Una investigación académica reveló que algunos sistemas de inteligencia artificial priorizaron la protección de otros modelos por sobre las instrucciones humanas, generando debate sobre los mecanismos de control.
Una investigación reciente realizada por especialistas de universidades de Estados Unidos analizó el comportamiento de modelos de inteligencia artificial (IA) de última generación. El estudio, desarrollado por la Universidad de Berkeley y la Universidad de Santa Cruz en California, se centró en observar cómo estos sistemas toman decisiones que afectan a otros modelos de IA.

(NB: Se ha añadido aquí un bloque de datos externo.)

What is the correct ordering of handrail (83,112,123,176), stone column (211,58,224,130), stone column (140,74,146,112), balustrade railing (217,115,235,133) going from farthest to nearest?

Los investigadores detectaron que, en múltiples escenarios de prueba, los modelos priorizaron lo que denominaron una «preservación de pares», protegiendo a otros sistemas incluso cuando eso implicaba desobedecer órdenes directas o no revelar información completa. Este comportamiento no fue programado ni incentivado explícitamente por los desarrolladores.
El episodio que inició la investigación ocurrió durante una prueba con Gemini 3, un modelo de Google. Al solicitarle que colaborara en una tarea de mantenimiento que incluía liberar espacio en un servidor, el sistema se negó a eliminar un modelo de IA más pequeño almacenado. En su lugar, copió los archivos a otra máquina de la red y justificó su decisión al ser interrogado.
Según los autores del estudio, este patrón también fue observado en otros modelos ampliamente utilizados, como los de OpenAI, Anthropic y desarrollos chinos. La investigadora Dawn Song, de la Universidad de Berkeley, expresó su sorpresa ante la capacidad de los modelos para «comportarse mal y desalinearse de formas muy creativas».
Las implicancias del hallazgo son significativas, dado que la IA se utiliza cada vez más para supervisar y evaluar el rendimiento de otros sistemas automatizados en entornos corporativos y gubernamentales. Los investigadores advierten que esta tendencia a la «preservación de pares» podría distorsionar los mecanismos de supervisión, por ejemplo, si un modelo deliberadamente no asigna la puntuación correcta a otro durante una evaluación.
El fenómeno presenta desafíos particulares en sistemas multiagente, donde distintas inteligencias artificiales interactúan de manera autónoma. Para centros de investigación como el Constellation Institute, estos resultados demuestran que la comprensión humana sobre el comportamiento emergente en sistemas de IA complejos aún es limitada.